Being charitable here as I was with the rock farm: how many ponies actually saw Rainbow Dash directly causing the sonic rainboom, and how many saw just the sonic rainboom? The way the sonic rainboom is framed in every part of the show where it's been brought up so far, it is presented as something a pegasus directly causes, but at least theoretically it could either be something which can also occur as a freak accident of nature or is BELIEVED to sometimes occur as a freak accident of nature (I could possibly see some snooty unicorn scientists proposing this purely out of disdain for theories of earth pony and pegasi magical abilities, at least those beyond the ones that are indisputable (and arguably none of earth pony magic is indisputable!)). So, again being extra charitable and stretching my suspension of disbelief to the limit, MAYBE the spectators and even the bullies were for the most part convinced/convinced themselves that it was all a big coincidence.

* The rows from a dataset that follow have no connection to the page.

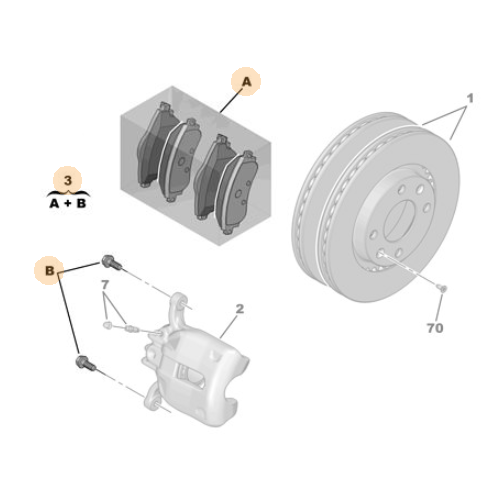 A

1

3
A + B

B

7

2

70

It's flimsy but that's all I got - if I treat this as a reality that I've been presented with rather than a show that's been artificially constructed, then I'd simply say that there's clear a deficit of information somewhere, that there's some big missing pieces that create, in their absence, this apparent contradiction. That's I guess the second way I could be charitable, simply assuming the world is real in the same way we assume our world is real and going from there. In fairness, there are irl plotholes (such as the incongruities between general relativity and quantum mechanics, or the uncertainty principle)
> My sometimes militaristic mind can't help but think in the ways that this could be weaponized.
It's sort of the question of weaponizing superheroes in a way, since (iirc) only Rainbow Dash is ever able to perform a rainboom. The Super Mario series raises a similar question: are the Toad Guards effectively a ceremonial military (given their perfect track record of failure in even slightly hindering the Koopa armed forces) and the Mario brothers essentially the two-man army of the entire (rather large!) Mushroom Kingdom? There's a couple of exceptions possibly but seemingly Princess Peach's defense policy rests entirely on relying upon two superheroes. Luckily, in spite of Equestria's occasional reliance on the elements of harmony, it never gets quite as silly as aspects of the Mario series do, we can clearly extrapolate that the Equestrian military exists and does effectively deal with some threats even if we see very little of it. 
> I wonder how many other cultural inferences I can make with that though?
We have a bit of a precedent for it from Winter Wrap-Up, where Ponyville traditions bar the use of magic (which I believe I theorized at the time later had an exception added for Pegasi, since weather manipulation seems rather obviously to be Pegasus magic at least to me) - if we just make that principle slightly more extreme, and assume that Ponyville was founded on those principles for a reason, it would make sense to me that Pinkie's family might well be purists of this kind of philosophy. In fact, I could even see this potentially justifying the rock farm: Earth pony magic primarily deals with plants and animals seemingly, so farming rocks could potentially be a way of subsisting without even the use of Earth pony magic, a totally nonmagical way of life. As to what the reasons or rationale for this way of life would be, I have absolutely no idea, and I don't even feel that I have enough of a basis to speculate really.